Znaczenie tych mikroorganizmów dla zdrowia i ewolucji mamutów
Obecność tych mikroorganizmów rodzi pytania o możliwy wpływ bakterii na życie i zdrowie mamutów. Na przykład bakteria spokrewniona z Pasteurella jest obecnie powiązana z śmiertelnymi epidemiami wśród afrykańskich słoni, żyjących krewnych mamutów. Sugeruje to, że zwierzęta te mogły być podatne na podobne infekcje.
Chociaż degradacja DNA utrudnia określenie dokładnego wpływu tych bakterii, dowody wskazują, że niektóre liniami mikrobiologicznymi współistniały z mamutami przez setki tysięcy lat. Odkrycie to dostarcza informacji na temat tego, jak mikroorganizmy mogły wpływać na adaptację, odporność na choroby i ostatecznie na wyginięcie gatunku.
Genomy mikroorganizmów ewoluują szybko, co utrudnia badanie dawnych gatunków. Według naukowców uzyskanie wiarygodnych danych DNA sprzed ponad miliona lat wymagało analizy skrajnie zdegradowanych fragmentów i porównania ich z współczesnymi krewnymi bakterii.
Odkrycia pokazują, że niektóre linie mikrobiologiczne przetrwały przez długie okresy i obejmowały różne obszary geograficzne, od ponad miliona lat do ostatnich mamutów włochatych na wyspie Wrangel około 4000 lat temu. Wskazuje to, że niektóre relacje między żywicielami a mikroorganizmami pozostawały stabilne w czasie.

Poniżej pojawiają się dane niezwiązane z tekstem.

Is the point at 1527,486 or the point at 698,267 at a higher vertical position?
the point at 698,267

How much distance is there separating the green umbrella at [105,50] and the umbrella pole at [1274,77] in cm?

Otwierają się drzwi dla paleomikrobiologii
Odkrycie najstarszego DNA mikroorganizmów otwiera drzwi do badań wykraczających poza genom mamutów. Teraz możliwe jest badanie ich mikrobiomów, uzyskując informacje na temat chorób, adaptacji i ekologii wymarłych mikroorganizmów.
Podejście to pozwala zbadać, w jaki sposób mikroorganizmy mogły wpływać na życie i wymieranie megafauny, dostarczając danych uzupełniających tradycyjną paleogenetykę skupioną na DNA gospodarza.
Jednocześnie postępy w sekwencjonowaniu i analizie bioinformatycznej ułatwiają częściową rekonstrukcję dawnych mikroorganizmów, chociaż możliwość ich wskrzeszenia pozostaje obecnie poza zasięgiem ze względu na fragmentację DNA.
Wreszcie należy podkreślić, że badania te stanowią punkt odniesienia dla porównania ewolucji mikroorganizmów u wymarłych gatunków i ich żyjących krewnych, takich jak słonie afrykańskie i azjatyckie.